* _What you need to do_:
From the passage about St James the Greater church, copy word for word the part that opens with the words containing "In the late" and closes with "Leicester’s best-known churches.".

St James the Greater, Leicester is a Grade II* listed parish church in the Church of England in Leicester, Leicestershire. It is located south of the city centre of Leicester, on the London Road (A6), opposite Victoria Park.

==History==
The church, which was founded as a daughter church of St Peter's Church, Leicester in 1881, was originally a temporary wooden church. A decade later the decision was taken to build a permanent church due to the increase in the congregation. The work was entrusted to the architect, Henry Langton Goddard of Leicester. On the advice of Bishop Mandell Creighton, Bishop of Peterborough, Goddard visited several churches in northern Italy. Bishop Creighton wanted the new church to be architectural impressive to reflect its status in Leicester. After visiting Italy, Goddard's external design for St James was influenced by Torcello Cathedral on the Venetian lagoon and its interior decor from churches in Venice and Florence.
The foundation stone was laid on 28 October 1899; the building was consecrated on 25 July 1901.

The west front was completed between 1911 and 1914 and was dedicated by Creighton's successor Edward Carr Glyn, the Bishop of Peterborough, on 24 September 1914.

St James the Greater became a parish in its own right on 25 June 1918.

In the late 1950s, the Diocese of Leicester threatened to close the church dues to falling congressional numbers. However, its incumbent, Reverend Lawrence Jackson, who was appointed in 1959, managed to bring people back to the church with his remarkable ministry. The Church had one of the largest congregations in the Diocese at the time Lawrence moved to Coventry in 1965. St James the Greater continues to have an active congregation. It hosts a variety of events, has two church halls and remains one of Leicester’s best-known churches.

==Organ==

The pipe organ, which was built by Stephen Taylor, is listed on the National Pipe Organ Register.

* _Given records_:

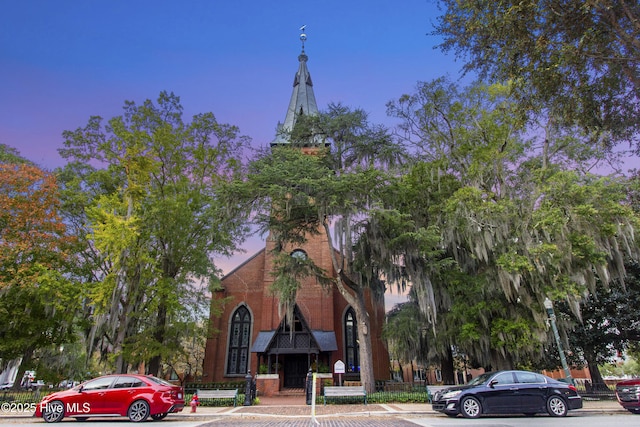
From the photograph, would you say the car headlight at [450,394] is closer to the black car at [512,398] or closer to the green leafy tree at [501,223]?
the black car at [512,398]

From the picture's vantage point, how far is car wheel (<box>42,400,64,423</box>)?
31.4 feet

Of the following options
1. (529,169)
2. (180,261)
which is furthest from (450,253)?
(180,261)

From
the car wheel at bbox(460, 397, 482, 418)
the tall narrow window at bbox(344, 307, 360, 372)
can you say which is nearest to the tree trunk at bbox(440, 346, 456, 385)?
the tall narrow window at bbox(344, 307, 360, 372)

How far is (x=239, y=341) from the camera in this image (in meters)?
24.9

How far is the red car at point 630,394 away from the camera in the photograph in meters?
10.6

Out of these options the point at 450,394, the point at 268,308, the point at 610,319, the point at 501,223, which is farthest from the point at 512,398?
the point at 268,308

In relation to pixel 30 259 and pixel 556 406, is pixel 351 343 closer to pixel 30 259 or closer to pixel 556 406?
pixel 556 406

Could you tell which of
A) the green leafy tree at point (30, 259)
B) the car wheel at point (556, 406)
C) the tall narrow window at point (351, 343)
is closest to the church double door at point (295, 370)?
the tall narrow window at point (351, 343)

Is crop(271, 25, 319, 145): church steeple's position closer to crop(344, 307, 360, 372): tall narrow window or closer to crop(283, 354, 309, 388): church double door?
crop(344, 307, 360, 372): tall narrow window

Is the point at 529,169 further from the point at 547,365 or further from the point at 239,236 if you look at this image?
the point at 239,236

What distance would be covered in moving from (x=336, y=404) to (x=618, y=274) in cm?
1301

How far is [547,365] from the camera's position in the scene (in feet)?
65.5

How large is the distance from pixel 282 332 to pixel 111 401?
13.2 metres

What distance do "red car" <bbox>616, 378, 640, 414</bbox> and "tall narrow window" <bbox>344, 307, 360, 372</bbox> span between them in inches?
596
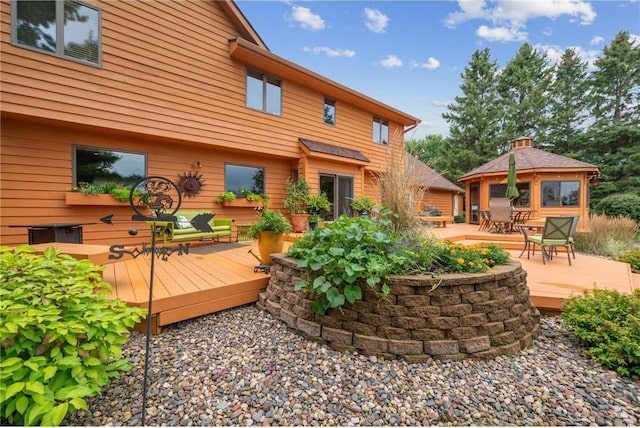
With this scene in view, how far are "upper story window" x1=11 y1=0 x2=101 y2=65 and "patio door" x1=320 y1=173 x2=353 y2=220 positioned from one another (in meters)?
5.60

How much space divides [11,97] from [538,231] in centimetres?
1322

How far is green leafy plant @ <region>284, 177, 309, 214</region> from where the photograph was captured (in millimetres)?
7586

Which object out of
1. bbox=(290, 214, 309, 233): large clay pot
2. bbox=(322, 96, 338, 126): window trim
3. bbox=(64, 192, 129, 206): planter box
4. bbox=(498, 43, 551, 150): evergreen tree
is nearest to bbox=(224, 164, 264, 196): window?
bbox=(290, 214, 309, 233): large clay pot

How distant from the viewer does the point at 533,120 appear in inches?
741

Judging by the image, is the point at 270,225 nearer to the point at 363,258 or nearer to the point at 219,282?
the point at 219,282

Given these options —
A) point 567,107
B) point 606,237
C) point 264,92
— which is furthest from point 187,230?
point 567,107

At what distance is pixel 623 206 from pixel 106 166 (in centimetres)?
1898

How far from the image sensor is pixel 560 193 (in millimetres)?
11383

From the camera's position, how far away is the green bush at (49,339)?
1352 mm

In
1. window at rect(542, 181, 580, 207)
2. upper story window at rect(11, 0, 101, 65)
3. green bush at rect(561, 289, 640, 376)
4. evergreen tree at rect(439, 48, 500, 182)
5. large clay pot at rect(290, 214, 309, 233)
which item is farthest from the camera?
evergreen tree at rect(439, 48, 500, 182)

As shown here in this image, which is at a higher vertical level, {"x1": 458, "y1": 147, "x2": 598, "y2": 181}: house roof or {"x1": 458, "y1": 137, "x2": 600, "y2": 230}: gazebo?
{"x1": 458, "y1": 147, "x2": 598, "y2": 181}: house roof

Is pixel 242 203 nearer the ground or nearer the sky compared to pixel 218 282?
nearer the sky

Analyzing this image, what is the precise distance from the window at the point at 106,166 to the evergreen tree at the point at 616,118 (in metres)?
22.0

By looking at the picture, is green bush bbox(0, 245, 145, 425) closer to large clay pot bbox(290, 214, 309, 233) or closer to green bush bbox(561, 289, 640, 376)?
green bush bbox(561, 289, 640, 376)
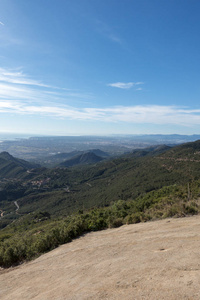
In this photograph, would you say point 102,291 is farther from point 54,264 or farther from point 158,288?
Answer: point 54,264

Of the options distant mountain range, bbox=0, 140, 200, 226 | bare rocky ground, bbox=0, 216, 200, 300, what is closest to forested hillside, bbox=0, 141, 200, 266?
distant mountain range, bbox=0, 140, 200, 226

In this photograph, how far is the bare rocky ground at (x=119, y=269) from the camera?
15.9 ft

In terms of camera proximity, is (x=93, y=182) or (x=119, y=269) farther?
(x=93, y=182)

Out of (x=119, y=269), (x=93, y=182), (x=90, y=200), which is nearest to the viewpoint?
(x=119, y=269)

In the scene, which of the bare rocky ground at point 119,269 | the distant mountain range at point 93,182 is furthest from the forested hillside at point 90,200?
the bare rocky ground at point 119,269

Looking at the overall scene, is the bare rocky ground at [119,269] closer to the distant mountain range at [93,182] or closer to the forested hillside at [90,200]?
the forested hillside at [90,200]

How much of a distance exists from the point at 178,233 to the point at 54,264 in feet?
22.4

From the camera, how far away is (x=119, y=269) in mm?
6574

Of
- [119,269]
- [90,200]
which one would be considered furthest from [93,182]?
[119,269]

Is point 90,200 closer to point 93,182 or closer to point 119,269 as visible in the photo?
point 93,182

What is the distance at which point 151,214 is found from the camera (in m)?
13.1

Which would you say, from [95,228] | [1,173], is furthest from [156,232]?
[1,173]

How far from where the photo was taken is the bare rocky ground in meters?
4.85

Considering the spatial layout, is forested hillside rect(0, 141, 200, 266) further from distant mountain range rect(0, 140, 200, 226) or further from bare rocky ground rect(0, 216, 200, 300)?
bare rocky ground rect(0, 216, 200, 300)
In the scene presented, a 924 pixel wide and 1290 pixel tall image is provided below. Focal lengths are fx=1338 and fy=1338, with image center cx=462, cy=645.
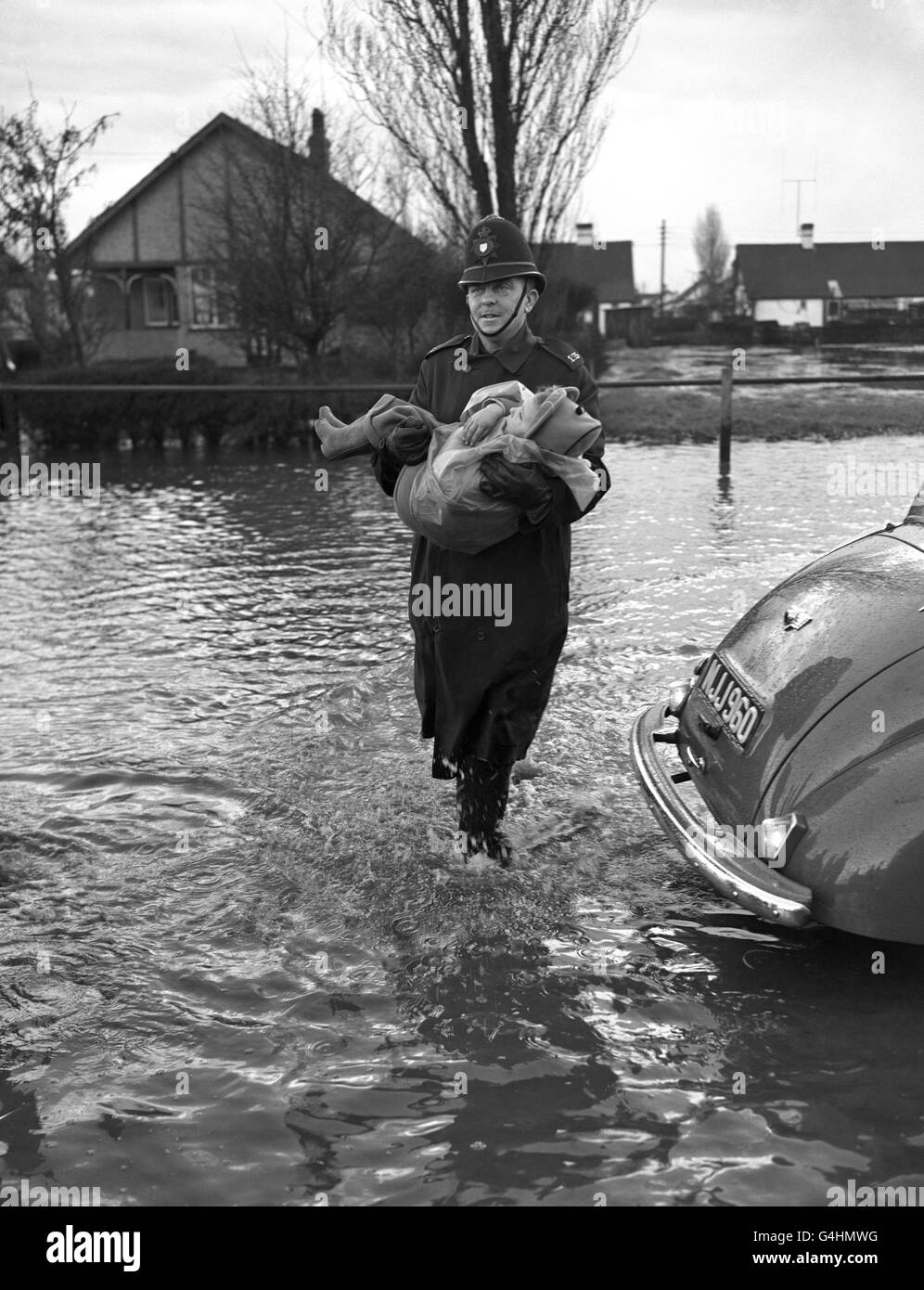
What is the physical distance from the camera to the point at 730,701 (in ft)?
13.4

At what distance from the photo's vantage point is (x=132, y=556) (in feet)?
35.4

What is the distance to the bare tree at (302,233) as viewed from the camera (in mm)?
22859

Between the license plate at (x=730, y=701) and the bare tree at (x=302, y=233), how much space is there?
1933 centimetres

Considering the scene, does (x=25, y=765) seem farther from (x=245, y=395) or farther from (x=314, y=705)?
(x=245, y=395)

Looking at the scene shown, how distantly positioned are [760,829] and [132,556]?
811 cm

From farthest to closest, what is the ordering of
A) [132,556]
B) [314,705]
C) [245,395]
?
[245,395]
[132,556]
[314,705]

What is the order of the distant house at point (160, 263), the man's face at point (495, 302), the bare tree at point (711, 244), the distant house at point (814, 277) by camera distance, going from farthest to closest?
the bare tree at point (711, 244) < the distant house at point (814, 277) < the distant house at point (160, 263) < the man's face at point (495, 302)

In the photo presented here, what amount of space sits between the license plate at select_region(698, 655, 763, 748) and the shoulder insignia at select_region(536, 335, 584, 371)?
1072 mm

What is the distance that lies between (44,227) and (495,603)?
23.6 metres

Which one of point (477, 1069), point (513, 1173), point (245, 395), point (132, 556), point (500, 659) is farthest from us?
point (245, 395)

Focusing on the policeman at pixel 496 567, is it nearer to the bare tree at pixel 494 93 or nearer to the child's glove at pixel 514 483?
the child's glove at pixel 514 483

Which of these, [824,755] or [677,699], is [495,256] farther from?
[824,755]

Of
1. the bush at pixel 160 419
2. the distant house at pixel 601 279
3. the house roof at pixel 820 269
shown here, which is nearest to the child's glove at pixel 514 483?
the bush at pixel 160 419

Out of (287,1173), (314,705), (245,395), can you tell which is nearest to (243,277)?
(245,395)
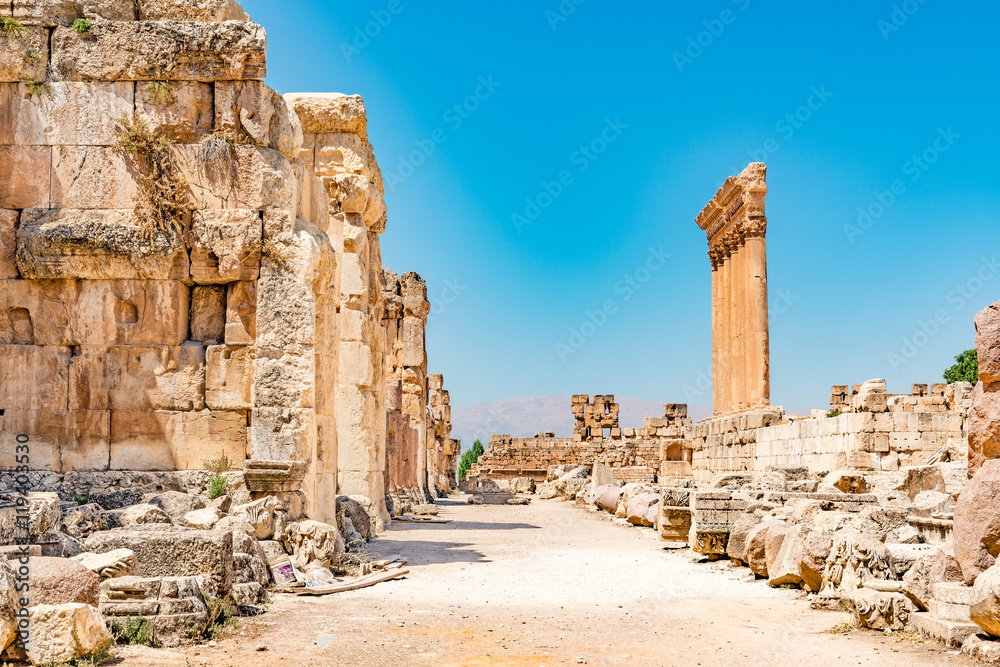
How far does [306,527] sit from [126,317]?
106 inches

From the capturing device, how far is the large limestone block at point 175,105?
338 inches

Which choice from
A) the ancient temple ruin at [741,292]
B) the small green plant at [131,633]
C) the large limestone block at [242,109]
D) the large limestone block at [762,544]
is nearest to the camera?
the small green plant at [131,633]

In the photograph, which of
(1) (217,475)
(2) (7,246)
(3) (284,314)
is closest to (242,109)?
(3) (284,314)

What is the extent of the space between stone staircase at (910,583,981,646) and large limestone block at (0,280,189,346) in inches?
258

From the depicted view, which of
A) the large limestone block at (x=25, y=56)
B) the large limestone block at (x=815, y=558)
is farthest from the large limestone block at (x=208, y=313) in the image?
the large limestone block at (x=815, y=558)

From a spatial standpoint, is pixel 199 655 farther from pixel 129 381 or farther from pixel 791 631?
pixel 129 381

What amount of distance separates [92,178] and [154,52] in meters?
1.33

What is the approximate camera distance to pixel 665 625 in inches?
234

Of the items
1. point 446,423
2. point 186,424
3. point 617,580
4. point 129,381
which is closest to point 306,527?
point 186,424

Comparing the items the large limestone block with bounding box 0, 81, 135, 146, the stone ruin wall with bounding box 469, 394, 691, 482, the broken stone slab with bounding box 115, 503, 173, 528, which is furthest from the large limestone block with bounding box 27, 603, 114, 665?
the stone ruin wall with bounding box 469, 394, 691, 482

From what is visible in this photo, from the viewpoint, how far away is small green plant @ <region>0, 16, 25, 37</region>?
8469 millimetres

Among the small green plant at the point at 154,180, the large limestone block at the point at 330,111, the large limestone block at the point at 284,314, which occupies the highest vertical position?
the large limestone block at the point at 330,111

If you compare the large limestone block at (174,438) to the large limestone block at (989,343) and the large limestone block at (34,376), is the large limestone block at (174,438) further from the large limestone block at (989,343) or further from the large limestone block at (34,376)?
the large limestone block at (989,343)

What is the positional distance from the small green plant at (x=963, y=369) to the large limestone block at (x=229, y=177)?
1636 inches
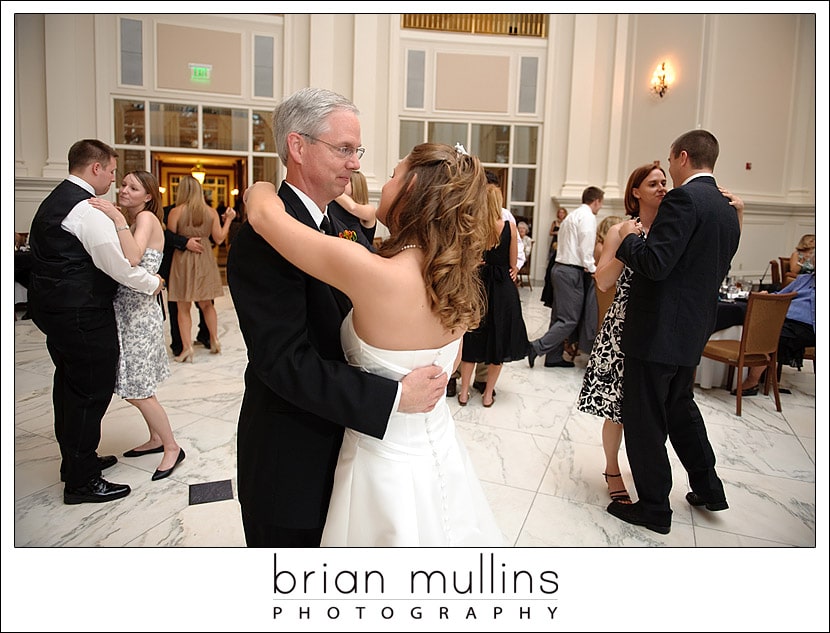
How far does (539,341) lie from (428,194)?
403 centimetres

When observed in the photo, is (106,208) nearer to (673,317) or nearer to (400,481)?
(400,481)

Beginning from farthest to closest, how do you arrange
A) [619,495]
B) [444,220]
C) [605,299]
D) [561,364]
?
[561,364] → [605,299] → [619,495] → [444,220]

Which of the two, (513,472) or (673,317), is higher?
(673,317)

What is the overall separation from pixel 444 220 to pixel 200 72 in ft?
30.1

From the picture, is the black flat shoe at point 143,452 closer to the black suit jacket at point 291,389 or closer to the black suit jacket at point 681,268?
the black suit jacket at point 291,389

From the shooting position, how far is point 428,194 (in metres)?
1.19

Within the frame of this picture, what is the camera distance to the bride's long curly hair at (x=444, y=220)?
119cm

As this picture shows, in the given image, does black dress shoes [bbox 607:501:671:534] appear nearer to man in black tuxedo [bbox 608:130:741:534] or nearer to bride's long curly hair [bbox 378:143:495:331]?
man in black tuxedo [bbox 608:130:741:534]

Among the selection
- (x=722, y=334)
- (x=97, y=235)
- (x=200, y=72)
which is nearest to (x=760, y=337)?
(x=722, y=334)

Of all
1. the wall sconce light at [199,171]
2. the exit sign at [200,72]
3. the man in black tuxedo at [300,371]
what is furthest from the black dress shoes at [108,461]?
the wall sconce light at [199,171]

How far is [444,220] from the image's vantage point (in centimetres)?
119

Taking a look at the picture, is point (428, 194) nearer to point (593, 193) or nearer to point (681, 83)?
point (593, 193)

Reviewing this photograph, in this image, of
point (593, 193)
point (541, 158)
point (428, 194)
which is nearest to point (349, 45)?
point (541, 158)

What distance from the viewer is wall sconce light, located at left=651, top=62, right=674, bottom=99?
8.59 meters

* _Answer for this exercise_:
In the late 1950s, the Diocese of Leicester threatened to close the church dues to falling congressional numbers. However, its incumbent, Reverend Lawrence Jackson, who was appointed in 1959, managed to bring people back to the church with his remarkable ministry. The Church had one of the largest congregations in the Diocese at the time Lawrence moved to Coventry in 1965. St James the Greater continues to have an active congregation. It hosts a variety of events, has two church halls and remains one of Leicester’s best-known churches.